Stored data:

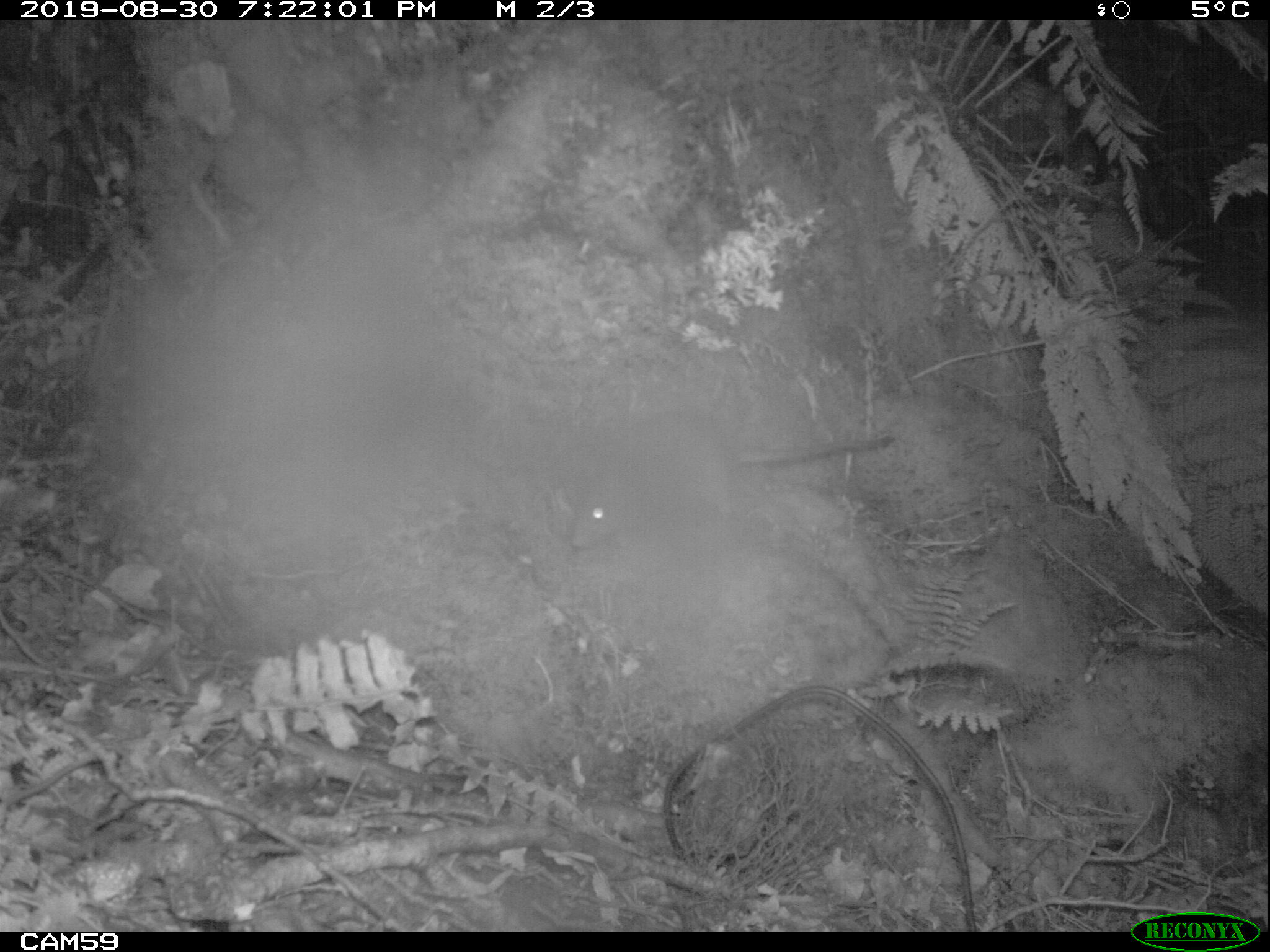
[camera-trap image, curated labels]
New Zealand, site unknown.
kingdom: Animalia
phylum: Chordata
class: Mammalia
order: Rodentia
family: Muridae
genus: Rattus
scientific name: Rattus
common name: rat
Rat (Rattus).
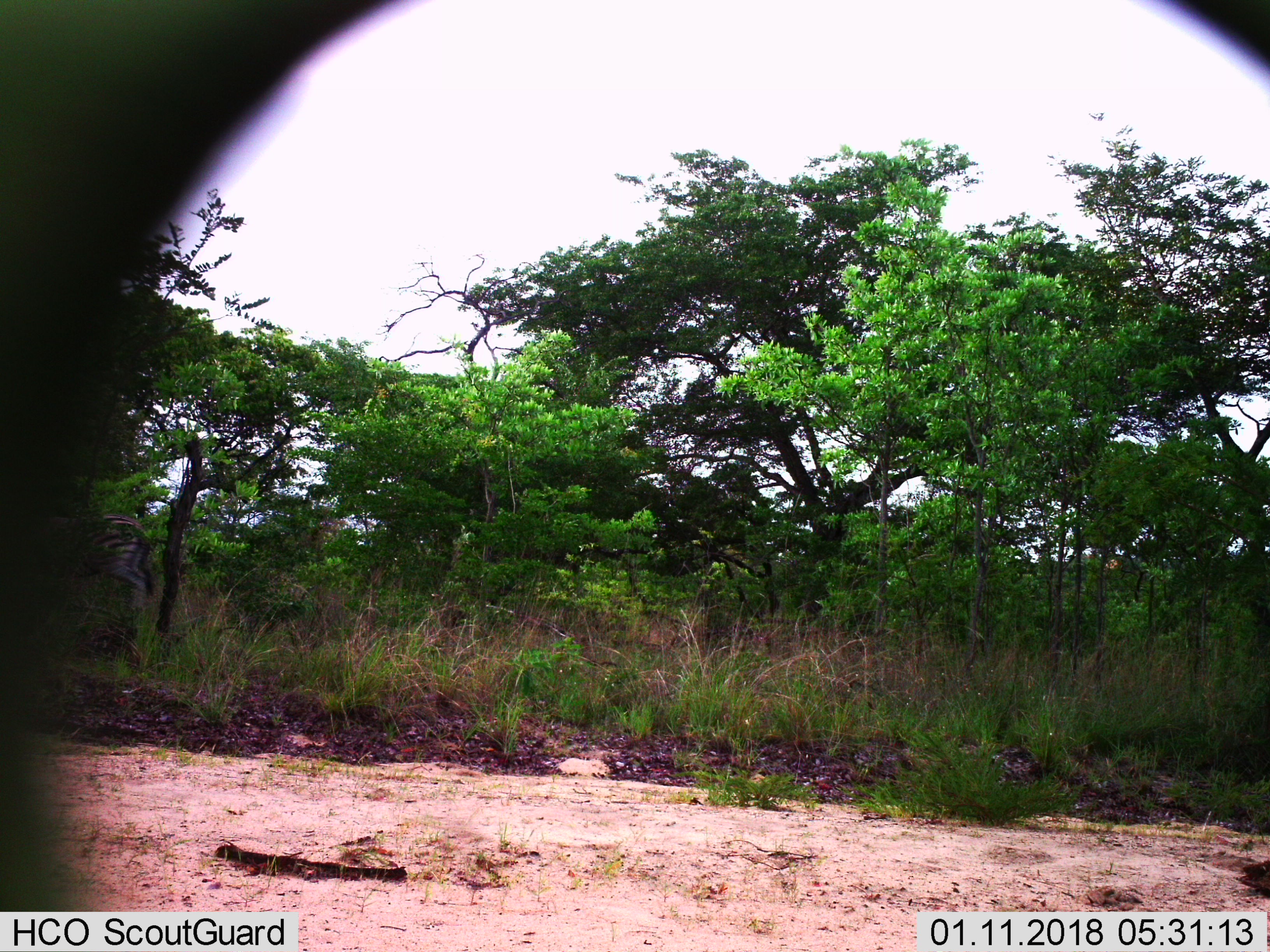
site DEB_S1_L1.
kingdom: Animalia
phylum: Chordata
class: Mammalia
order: Perissodactyla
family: Equidae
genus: Equus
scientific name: Equus quagga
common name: plains zebra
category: zebraplains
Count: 1.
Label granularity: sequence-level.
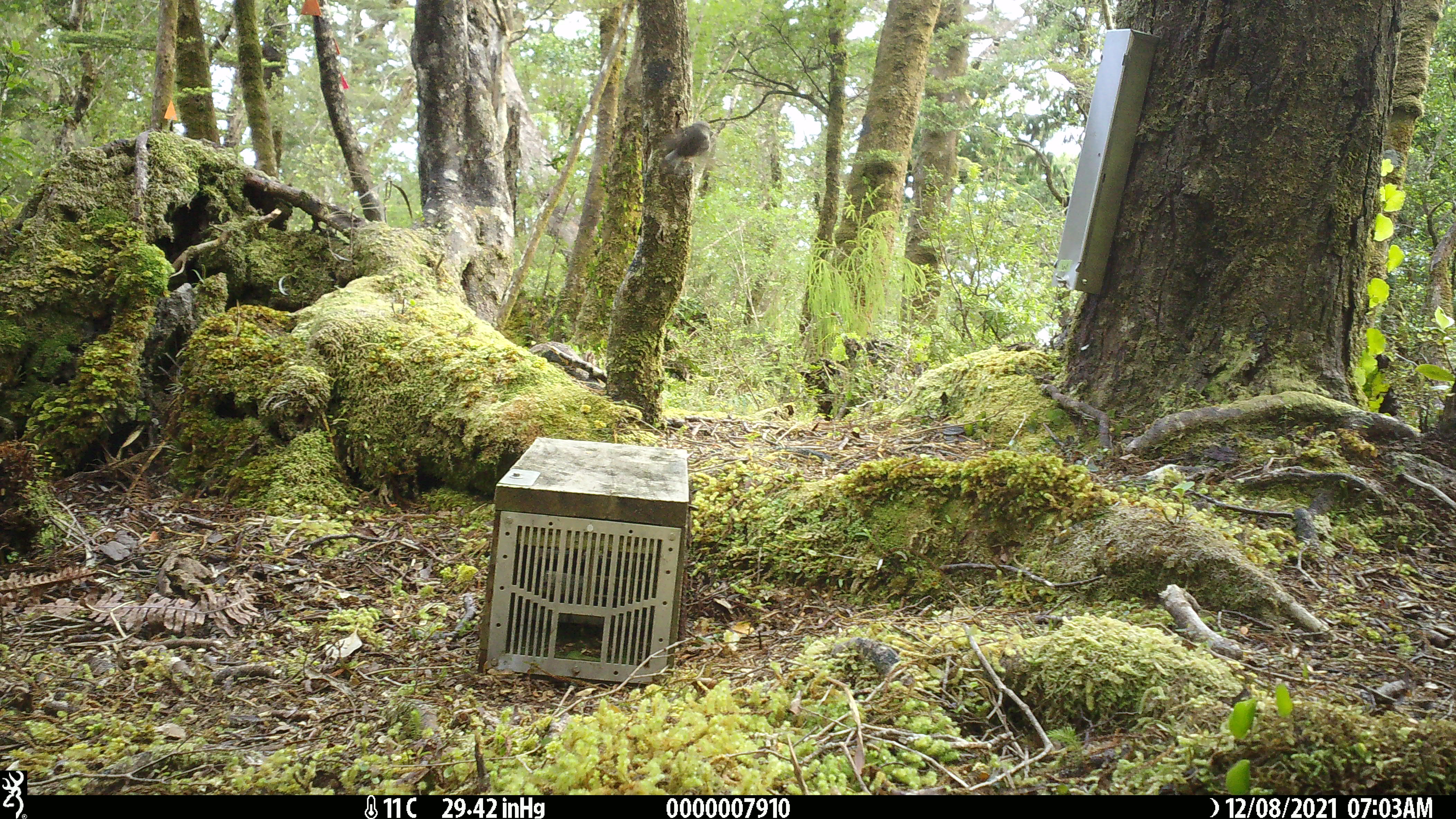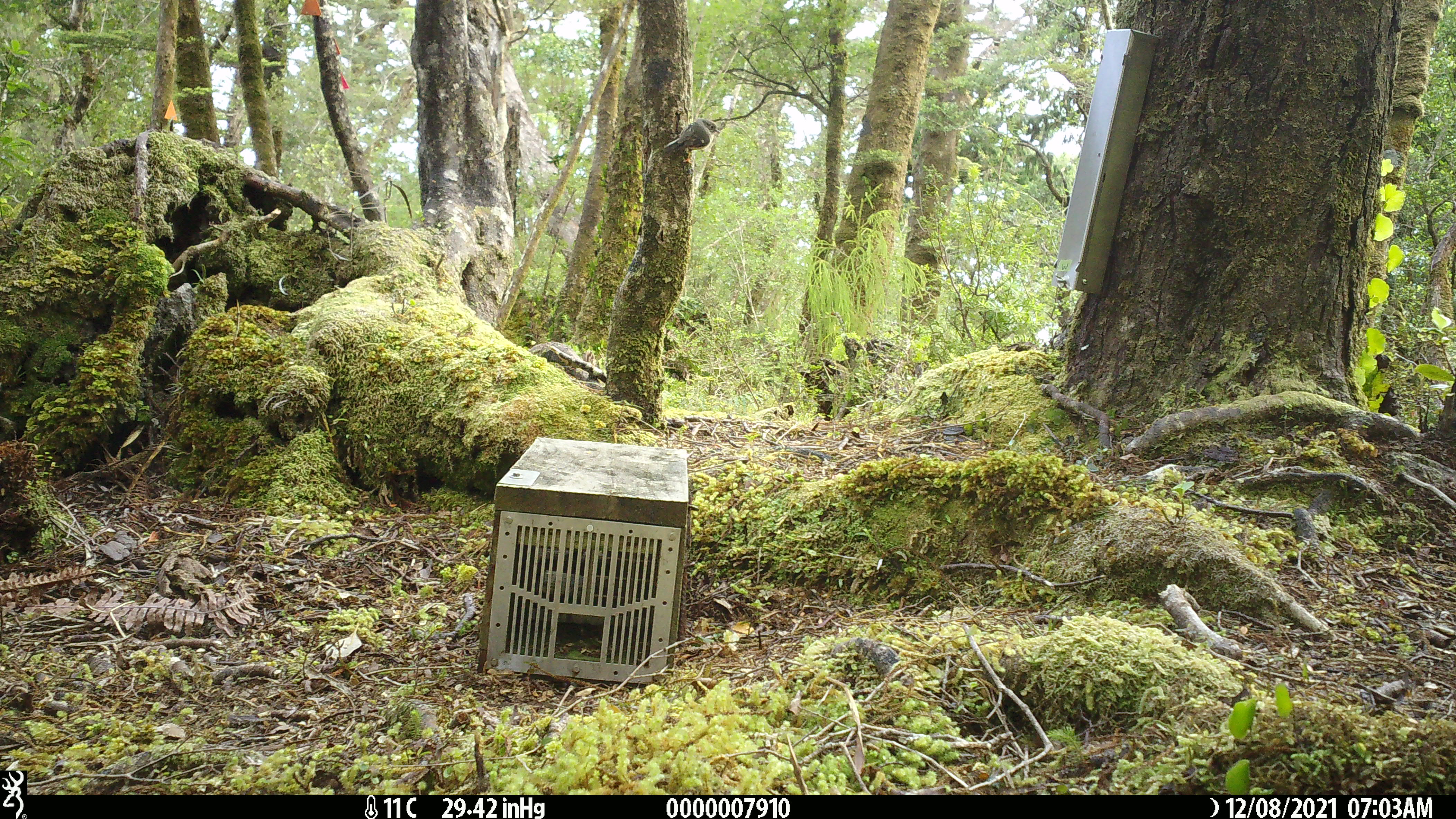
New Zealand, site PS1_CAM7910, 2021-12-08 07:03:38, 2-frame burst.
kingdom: Animalia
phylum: Chordata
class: Aves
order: Passeriformes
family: Petroicidae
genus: Petroica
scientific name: Petroica australis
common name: new zealand robin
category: robin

- **Aim of the task**
Output all data exactly, omitting images.

- **Task result**
[camera-trap image, curated labels]
New Zealand, site unknown.
kingdom: Animalia
phylum: Chordata
class: Mammalia
order: Rodentia
family: Muridae
genus: Rattus
scientific name: Rattus
common name: rat
Rat (Rattus).
site DEB_S1_L1.
kingdom: Animalia
phylum: Chordata
class: Mammalia
order: Perissodactyla
family: Equidae
genus: Equus
scientific name: Equus quagga
common name: plains zebra
category: zebraplains
Count: 1.
Label granularity: sequence-level.
New Zealand, site PS1_CAM7910, 2021-12-08 07:03:38, 2-frame burst.
kingdom: Animalia
phylum: Chordata
class: Aves
order: Passeriformes
family: Petroicidae
genus: Petroica
scientific name: Petroica australis
common name: new zealand robin
category: robin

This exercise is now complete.